• _DOCUMENT EXTRACT_:
○ ○ ○ ○ ○

If `S=t^(4)-5t^(2)+8t-3`, then initial velocity of the particle is

To find the initial velocity of the particle given the function \( S(t) = t^4 - 5t^2 + 8t - 3 \), we will follow these steps: ### Step 1: Find the velocity function The velocity \( v(t) \) is the derivative of the displacement function \( S(t) \) with respect to time \( t \). We need to differentiate \( S(t) \). \[ v(t) = \frac{dS}{dt} = \frac{d}{dt}(t^4 - 5t^2 + 8t - 3) \] ### Step 2: Differentiate the function Now, we differentiate each term in the function: - The derivative of \( t^4 \) is \( 4t^3 \). - The derivative of \( -5t^2 \) is \( -10t \). - The derivative of \( 8t \) is \( 8 \). - The derivative of the constant \( -3 \) is \( 0 \). Putting it all together, we get: \[ v(t) = 4t^3 - 10t + 8 \] ### Step 3: Calculate the initial velocity The initial velocity is the velocity at \( t = 0 \). We substitute \( t = 0 \) into the velocity function: \[ v(0) = 4(0)^3 - 10(0) + 8 = 0 - 0 + 8 = 8 \] ### Final Answer The initial velocity of the particle is \( 8 \) units per second. ---

○ ○ ○ ○ ○

• _WHAT TO WORK ON_:
1: Condense the paragraph of the worked solution that begins "To find the initial velocity" into a short list of steps that keeps its main facts.
2: What velocity function does the worked solution obtain?
The material after this point is not needed for anything here.

• _INFORMATION SUPPLIED_:
○ ○ ○ ○ ○

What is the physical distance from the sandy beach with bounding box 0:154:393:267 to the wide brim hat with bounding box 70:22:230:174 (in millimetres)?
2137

○ ○ ○ ○ ○

• _RESPONSES_:
1:
- Velocity is the derivative of displacement, so differentiate S(t) = t⁴ − 5t² + 8t − 3.
- Term by term, the derivatives are 4t³, −10t, 8 and 0, which gives v(t) = 4t³ − 10t + 8.
- Initial velocity is the velocity at t = 0: v(0) = 0 − 0 + 8 = 8.
- The initial velocity of the particle is 8 units per second.

2: v(t) = 4t³ − 10t + 8